### Problem statement
Copy the records below exactly, from the line containing "Given what is" through the last line, and leave out every picture.

### Dataset records
#####

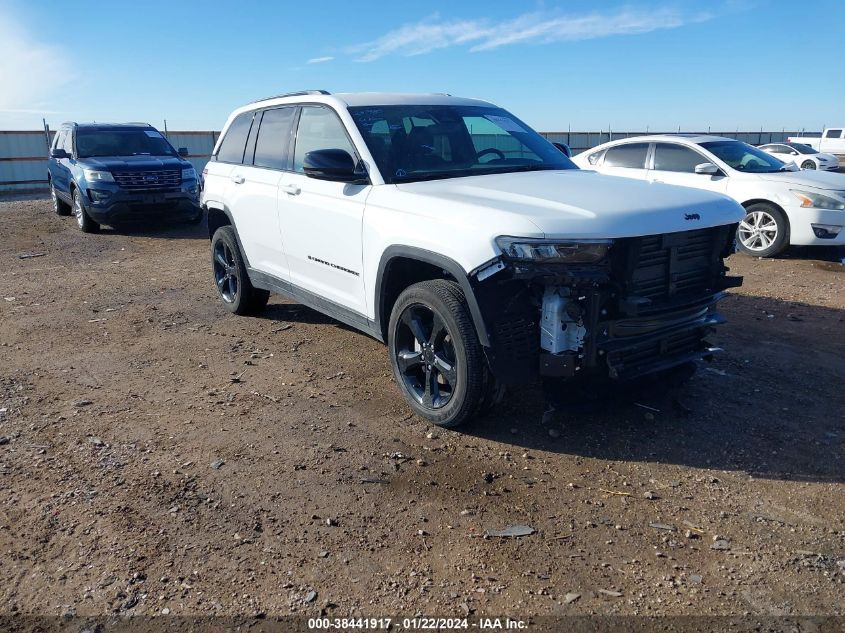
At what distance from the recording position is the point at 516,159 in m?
5.04

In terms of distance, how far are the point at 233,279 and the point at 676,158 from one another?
6678 mm

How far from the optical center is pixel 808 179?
30.1ft

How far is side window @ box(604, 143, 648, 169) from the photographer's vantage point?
403 inches

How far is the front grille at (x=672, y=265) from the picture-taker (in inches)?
144

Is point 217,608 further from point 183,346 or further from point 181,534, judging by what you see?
point 183,346

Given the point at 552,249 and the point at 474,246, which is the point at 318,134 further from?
the point at 552,249

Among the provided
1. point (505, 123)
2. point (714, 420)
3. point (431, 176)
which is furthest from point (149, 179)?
point (714, 420)

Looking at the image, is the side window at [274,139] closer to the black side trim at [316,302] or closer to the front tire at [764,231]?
the black side trim at [316,302]

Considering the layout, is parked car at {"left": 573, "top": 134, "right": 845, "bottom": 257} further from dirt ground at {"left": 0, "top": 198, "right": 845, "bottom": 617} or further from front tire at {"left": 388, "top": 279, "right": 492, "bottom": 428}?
front tire at {"left": 388, "top": 279, "right": 492, "bottom": 428}

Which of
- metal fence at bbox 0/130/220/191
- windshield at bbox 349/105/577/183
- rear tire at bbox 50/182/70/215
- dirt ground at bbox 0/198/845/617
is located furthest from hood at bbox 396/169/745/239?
metal fence at bbox 0/130/220/191

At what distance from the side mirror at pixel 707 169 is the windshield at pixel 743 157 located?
0.97 feet

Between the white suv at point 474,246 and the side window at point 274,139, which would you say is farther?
the side window at point 274,139

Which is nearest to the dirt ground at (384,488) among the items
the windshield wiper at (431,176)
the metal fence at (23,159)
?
the windshield wiper at (431,176)

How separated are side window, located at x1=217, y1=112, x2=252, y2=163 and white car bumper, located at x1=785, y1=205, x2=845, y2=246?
6.90m
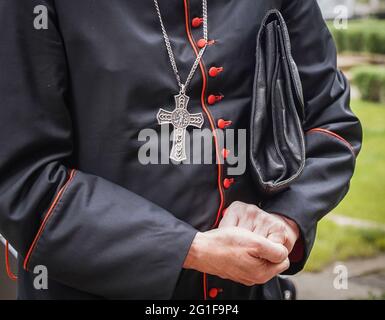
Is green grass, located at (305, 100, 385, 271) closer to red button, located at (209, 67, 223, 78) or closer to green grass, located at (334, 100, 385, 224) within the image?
green grass, located at (334, 100, 385, 224)

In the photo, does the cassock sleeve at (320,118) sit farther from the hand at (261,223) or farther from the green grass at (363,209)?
the green grass at (363,209)

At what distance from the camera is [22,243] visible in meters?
1.45

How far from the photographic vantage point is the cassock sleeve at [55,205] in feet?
4.65

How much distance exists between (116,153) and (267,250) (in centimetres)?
44

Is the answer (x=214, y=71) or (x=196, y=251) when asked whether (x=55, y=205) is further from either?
(x=214, y=71)

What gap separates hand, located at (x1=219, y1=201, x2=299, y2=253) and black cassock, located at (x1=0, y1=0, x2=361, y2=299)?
1.3 inches

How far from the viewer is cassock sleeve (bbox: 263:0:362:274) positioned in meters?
1.70

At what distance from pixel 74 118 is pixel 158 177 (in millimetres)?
255

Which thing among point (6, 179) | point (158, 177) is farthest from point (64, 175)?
point (158, 177)

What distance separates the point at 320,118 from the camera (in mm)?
1782

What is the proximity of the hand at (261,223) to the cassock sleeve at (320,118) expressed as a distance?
0.08m

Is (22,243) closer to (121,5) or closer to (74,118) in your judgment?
Result: (74,118)

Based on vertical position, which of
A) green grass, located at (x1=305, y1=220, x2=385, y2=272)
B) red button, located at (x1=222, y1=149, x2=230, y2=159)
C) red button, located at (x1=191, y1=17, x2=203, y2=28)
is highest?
red button, located at (x1=191, y1=17, x2=203, y2=28)

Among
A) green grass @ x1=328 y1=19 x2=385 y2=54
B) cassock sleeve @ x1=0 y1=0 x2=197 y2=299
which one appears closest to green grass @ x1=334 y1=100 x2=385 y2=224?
green grass @ x1=328 y1=19 x2=385 y2=54
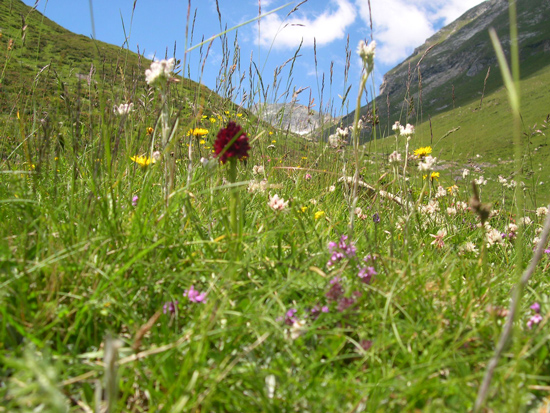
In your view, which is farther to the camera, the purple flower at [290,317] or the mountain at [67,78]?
the mountain at [67,78]

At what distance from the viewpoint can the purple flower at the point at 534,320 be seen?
3.98 feet

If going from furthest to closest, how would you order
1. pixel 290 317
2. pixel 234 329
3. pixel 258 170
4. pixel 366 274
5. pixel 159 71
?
1. pixel 258 170
2. pixel 159 71
3. pixel 366 274
4. pixel 290 317
5. pixel 234 329

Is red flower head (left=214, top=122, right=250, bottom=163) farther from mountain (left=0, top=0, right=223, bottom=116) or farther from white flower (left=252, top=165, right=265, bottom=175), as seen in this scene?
white flower (left=252, top=165, right=265, bottom=175)

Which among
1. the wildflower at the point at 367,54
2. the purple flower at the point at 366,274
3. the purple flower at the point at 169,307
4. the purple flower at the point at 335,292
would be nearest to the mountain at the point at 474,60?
the wildflower at the point at 367,54

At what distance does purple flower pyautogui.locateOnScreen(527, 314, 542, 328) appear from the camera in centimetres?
121

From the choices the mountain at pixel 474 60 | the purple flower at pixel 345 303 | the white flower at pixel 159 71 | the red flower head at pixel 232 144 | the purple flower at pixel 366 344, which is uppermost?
the mountain at pixel 474 60

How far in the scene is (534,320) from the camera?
3.98 feet

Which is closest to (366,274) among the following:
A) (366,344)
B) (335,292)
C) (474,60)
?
(335,292)

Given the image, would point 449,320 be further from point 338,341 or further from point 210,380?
point 210,380

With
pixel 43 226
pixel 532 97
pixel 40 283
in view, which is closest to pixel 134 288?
pixel 40 283

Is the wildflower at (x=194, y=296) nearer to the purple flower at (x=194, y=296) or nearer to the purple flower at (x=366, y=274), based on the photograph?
the purple flower at (x=194, y=296)

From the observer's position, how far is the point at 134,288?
1203 millimetres

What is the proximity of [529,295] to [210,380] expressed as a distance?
1.39 m

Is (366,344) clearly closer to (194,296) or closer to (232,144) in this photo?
(194,296)
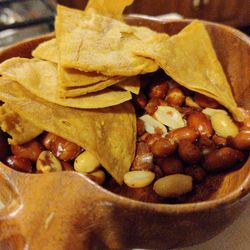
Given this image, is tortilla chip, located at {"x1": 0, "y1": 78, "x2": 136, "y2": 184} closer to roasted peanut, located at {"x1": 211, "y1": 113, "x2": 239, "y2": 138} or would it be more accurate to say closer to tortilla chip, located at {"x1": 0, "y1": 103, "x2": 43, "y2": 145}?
tortilla chip, located at {"x1": 0, "y1": 103, "x2": 43, "y2": 145}

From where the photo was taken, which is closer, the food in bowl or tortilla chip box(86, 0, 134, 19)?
the food in bowl

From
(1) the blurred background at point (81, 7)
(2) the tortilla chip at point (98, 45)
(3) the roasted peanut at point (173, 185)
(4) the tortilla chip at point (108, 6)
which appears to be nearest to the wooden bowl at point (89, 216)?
(3) the roasted peanut at point (173, 185)

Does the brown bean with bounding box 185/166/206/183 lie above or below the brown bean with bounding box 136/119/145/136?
below

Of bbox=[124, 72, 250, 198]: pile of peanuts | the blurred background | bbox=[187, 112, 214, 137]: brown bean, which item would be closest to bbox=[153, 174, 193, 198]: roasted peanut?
bbox=[124, 72, 250, 198]: pile of peanuts

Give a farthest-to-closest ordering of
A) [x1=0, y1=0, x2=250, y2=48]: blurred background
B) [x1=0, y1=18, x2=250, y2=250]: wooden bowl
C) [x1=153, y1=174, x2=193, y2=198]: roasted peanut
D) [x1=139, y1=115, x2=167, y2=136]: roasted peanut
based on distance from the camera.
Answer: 1. [x1=0, y1=0, x2=250, y2=48]: blurred background
2. [x1=139, y1=115, x2=167, y2=136]: roasted peanut
3. [x1=153, y1=174, x2=193, y2=198]: roasted peanut
4. [x1=0, y1=18, x2=250, y2=250]: wooden bowl

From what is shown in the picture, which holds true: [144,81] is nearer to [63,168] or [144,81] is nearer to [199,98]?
[199,98]

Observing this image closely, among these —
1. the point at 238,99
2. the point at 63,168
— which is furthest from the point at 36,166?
the point at 238,99

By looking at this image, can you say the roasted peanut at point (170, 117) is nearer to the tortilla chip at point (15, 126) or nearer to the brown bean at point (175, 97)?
the brown bean at point (175, 97)
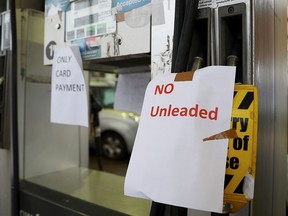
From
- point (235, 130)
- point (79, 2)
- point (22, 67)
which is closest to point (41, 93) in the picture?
point (22, 67)

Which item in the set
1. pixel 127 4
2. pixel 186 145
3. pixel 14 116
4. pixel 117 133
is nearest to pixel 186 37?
pixel 186 145

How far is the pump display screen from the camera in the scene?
2.81 feet

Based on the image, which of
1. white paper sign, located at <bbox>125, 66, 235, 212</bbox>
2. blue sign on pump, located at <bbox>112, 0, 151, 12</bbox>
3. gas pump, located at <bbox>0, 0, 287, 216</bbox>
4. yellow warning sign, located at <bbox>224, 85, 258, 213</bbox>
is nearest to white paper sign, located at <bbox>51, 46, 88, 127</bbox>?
gas pump, located at <bbox>0, 0, 287, 216</bbox>

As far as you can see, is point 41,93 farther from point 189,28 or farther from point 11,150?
point 189,28

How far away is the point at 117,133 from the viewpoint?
4.29m

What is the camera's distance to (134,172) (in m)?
0.56

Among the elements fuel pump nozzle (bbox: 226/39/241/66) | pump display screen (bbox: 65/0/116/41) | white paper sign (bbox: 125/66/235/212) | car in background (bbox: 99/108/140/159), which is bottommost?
car in background (bbox: 99/108/140/159)

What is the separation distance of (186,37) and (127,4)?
0.31 metres

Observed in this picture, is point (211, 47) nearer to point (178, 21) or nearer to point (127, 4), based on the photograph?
point (178, 21)

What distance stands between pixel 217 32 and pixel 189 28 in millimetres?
86

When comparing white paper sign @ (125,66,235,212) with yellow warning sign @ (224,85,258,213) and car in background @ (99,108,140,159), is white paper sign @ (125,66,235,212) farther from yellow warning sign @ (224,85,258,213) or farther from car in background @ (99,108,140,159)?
car in background @ (99,108,140,159)

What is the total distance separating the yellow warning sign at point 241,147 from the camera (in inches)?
19.4

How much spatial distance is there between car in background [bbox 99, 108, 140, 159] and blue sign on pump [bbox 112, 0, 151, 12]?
10.6 ft

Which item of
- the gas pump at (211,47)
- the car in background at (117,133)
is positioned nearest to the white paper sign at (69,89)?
the gas pump at (211,47)
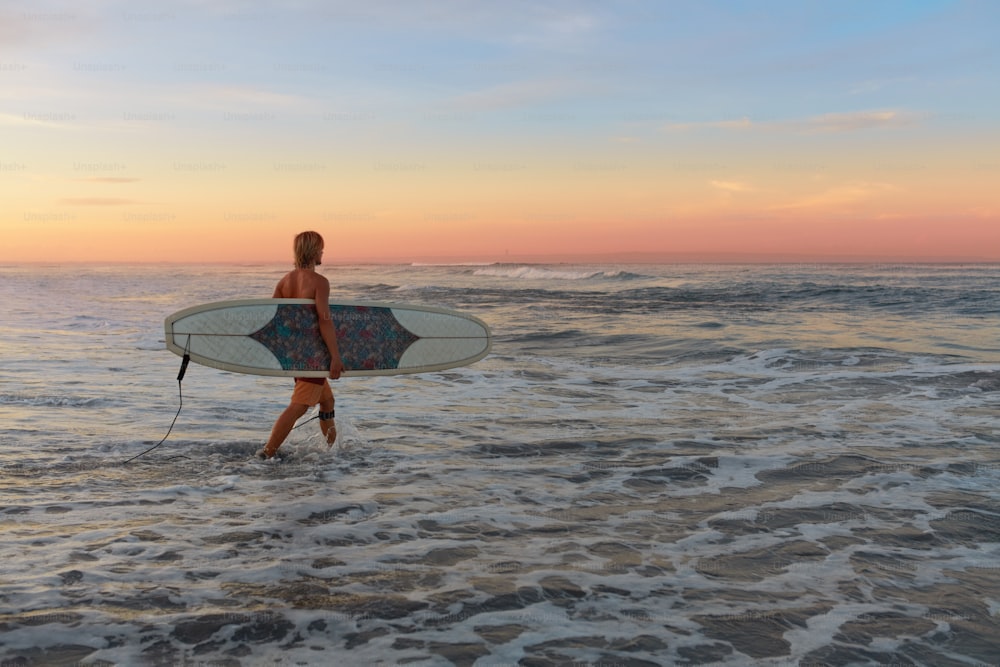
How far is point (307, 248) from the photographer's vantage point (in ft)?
19.6

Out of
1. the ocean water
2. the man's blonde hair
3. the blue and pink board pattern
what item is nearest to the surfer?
the man's blonde hair

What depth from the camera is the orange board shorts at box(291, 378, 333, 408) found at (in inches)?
240

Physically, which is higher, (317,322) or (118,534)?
(317,322)

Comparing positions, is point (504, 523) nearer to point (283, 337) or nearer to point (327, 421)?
point (327, 421)

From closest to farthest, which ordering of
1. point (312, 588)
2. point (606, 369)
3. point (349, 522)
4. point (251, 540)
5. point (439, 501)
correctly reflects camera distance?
point (312, 588), point (251, 540), point (349, 522), point (439, 501), point (606, 369)

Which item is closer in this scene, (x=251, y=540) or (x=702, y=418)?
(x=251, y=540)

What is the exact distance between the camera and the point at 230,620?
3.23 meters

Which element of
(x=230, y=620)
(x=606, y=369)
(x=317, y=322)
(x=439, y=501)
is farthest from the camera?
(x=606, y=369)

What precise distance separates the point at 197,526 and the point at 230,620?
1286 mm

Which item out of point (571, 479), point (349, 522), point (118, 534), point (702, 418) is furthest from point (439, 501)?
point (702, 418)

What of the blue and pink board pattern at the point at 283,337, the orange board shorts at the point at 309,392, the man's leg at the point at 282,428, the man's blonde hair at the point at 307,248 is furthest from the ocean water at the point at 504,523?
the man's blonde hair at the point at 307,248

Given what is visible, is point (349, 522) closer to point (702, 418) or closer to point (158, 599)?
point (158, 599)

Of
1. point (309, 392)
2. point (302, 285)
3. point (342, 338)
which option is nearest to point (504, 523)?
point (309, 392)

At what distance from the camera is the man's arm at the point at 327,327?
5992 mm
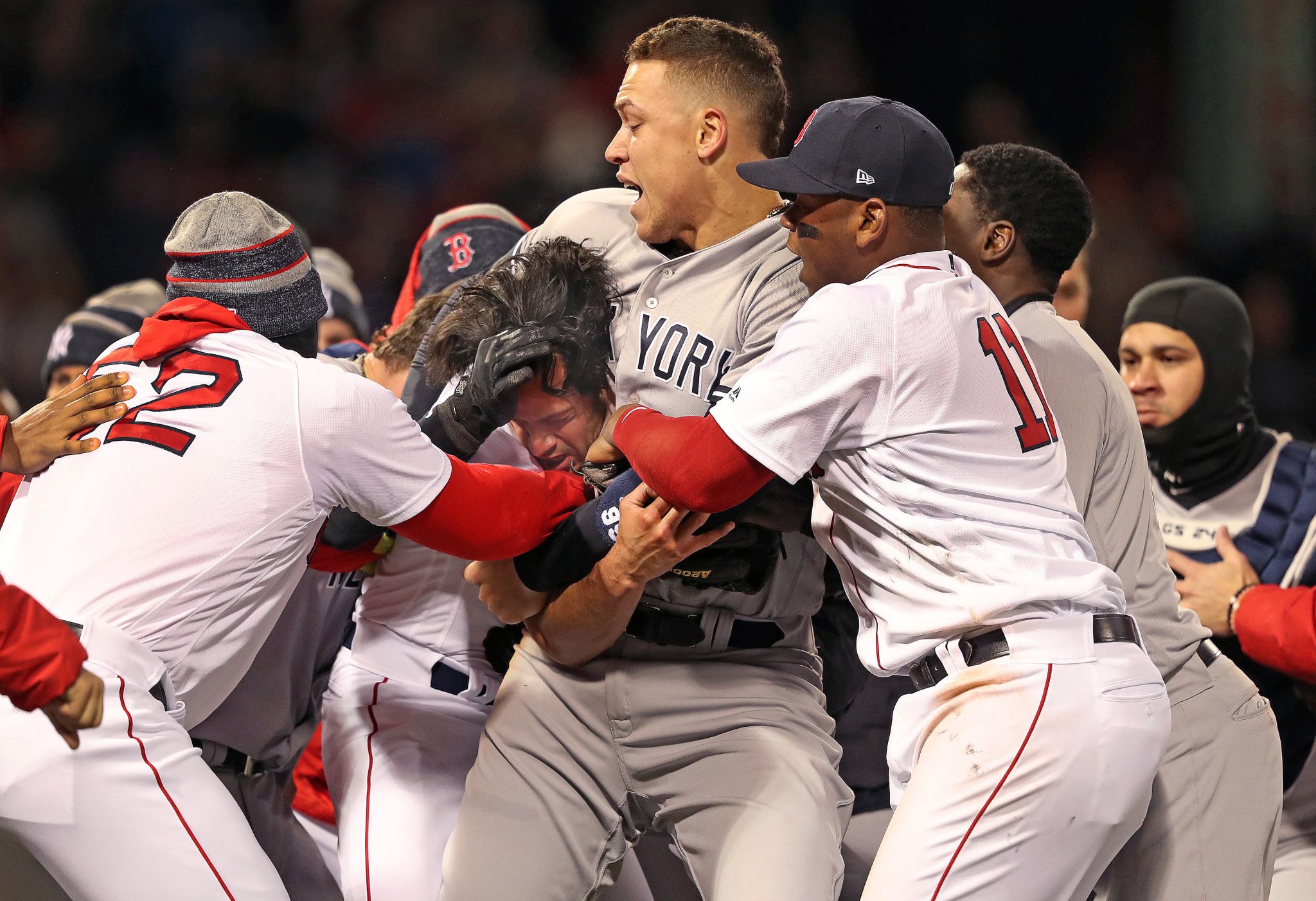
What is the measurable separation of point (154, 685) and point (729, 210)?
1.54 meters

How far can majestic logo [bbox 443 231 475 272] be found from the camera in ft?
13.4

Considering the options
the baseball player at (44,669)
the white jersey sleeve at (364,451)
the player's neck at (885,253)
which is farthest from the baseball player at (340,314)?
the baseball player at (44,669)

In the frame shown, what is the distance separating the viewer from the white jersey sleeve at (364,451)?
244cm

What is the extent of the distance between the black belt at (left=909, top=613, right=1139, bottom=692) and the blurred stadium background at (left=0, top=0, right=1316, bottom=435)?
16.9 feet

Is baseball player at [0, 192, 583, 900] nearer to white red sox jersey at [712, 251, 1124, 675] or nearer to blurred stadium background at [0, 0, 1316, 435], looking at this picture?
white red sox jersey at [712, 251, 1124, 675]

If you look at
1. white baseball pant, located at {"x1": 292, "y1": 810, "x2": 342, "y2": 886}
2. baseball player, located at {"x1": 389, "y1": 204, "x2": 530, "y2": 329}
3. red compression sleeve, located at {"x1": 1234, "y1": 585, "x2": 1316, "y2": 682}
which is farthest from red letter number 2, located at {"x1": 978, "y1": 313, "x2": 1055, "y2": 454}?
white baseball pant, located at {"x1": 292, "y1": 810, "x2": 342, "y2": 886}

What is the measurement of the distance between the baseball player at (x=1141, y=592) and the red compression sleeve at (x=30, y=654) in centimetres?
184

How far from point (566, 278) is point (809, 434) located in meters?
0.96

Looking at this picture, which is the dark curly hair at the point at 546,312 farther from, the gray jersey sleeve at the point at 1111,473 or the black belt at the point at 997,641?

#####

### Solution for this exercise
Given what is visible, is point (349, 522) closer to point (702, 418) or closer to point (158, 599)?
point (158, 599)

Of
1. point (309, 392)
2. point (302, 285)
3. point (342, 338)
which option is nearest to point (504, 523)?
point (309, 392)

At what distance from the camera is the man's arm at the point at 327,327?
5992 mm
What is the measurable separation of point (154, 685) and point (729, 210)?
1.54 meters

How far can majestic logo [bbox 443 231 475 272] be found from the camera in ft?
13.4

Considering the options
the baseball player at (44,669)
the white jersey sleeve at (364,451)
the player's neck at (885,253)
which is farthest from the baseball player at (340,314)?
the baseball player at (44,669)

In the frame shown, what is the distance separating the viewer from the white jersey sleeve at (364,451)?
244cm

What is the extent of the distance between the black belt at (left=909, top=613, right=1139, bottom=692) and the blurred stadium background at (left=0, top=0, right=1316, bottom=435)?
16.9 feet

Is baseball player at [0, 192, 583, 900] nearer to white red sox jersey at [712, 251, 1124, 675] or nearer to blurred stadium background at [0, 0, 1316, 435], looking at this picture?
white red sox jersey at [712, 251, 1124, 675]

If you look at
1. white baseball pant, located at {"x1": 292, "y1": 810, "x2": 342, "y2": 886}
2. baseball player, located at {"x1": 389, "y1": 204, "x2": 530, "y2": 329}
3. red compression sleeve, located at {"x1": 1234, "y1": 585, "x2": 1316, "y2": 682}
which is farthest from red letter number 2, located at {"x1": 978, "y1": 313, "x2": 1055, "y2": 454}?
white baseball pant, located at {"x1": 292, "y1": 810, "x2": 342, "y2": 886}

What is the measurement of the distance between the baseball player at (x=1141, y=592) and the red compression sleeve at (x=30, y=654) in centimetres?
184

How far from point (566, 278) is point (809, 434) located in meters?
0.96

Looking at this picture, which is the dark curly hair at the point at 546,312 farther from, the gray jersey sleeve at the point at 1111,473 or the black belt at the point at 997,641?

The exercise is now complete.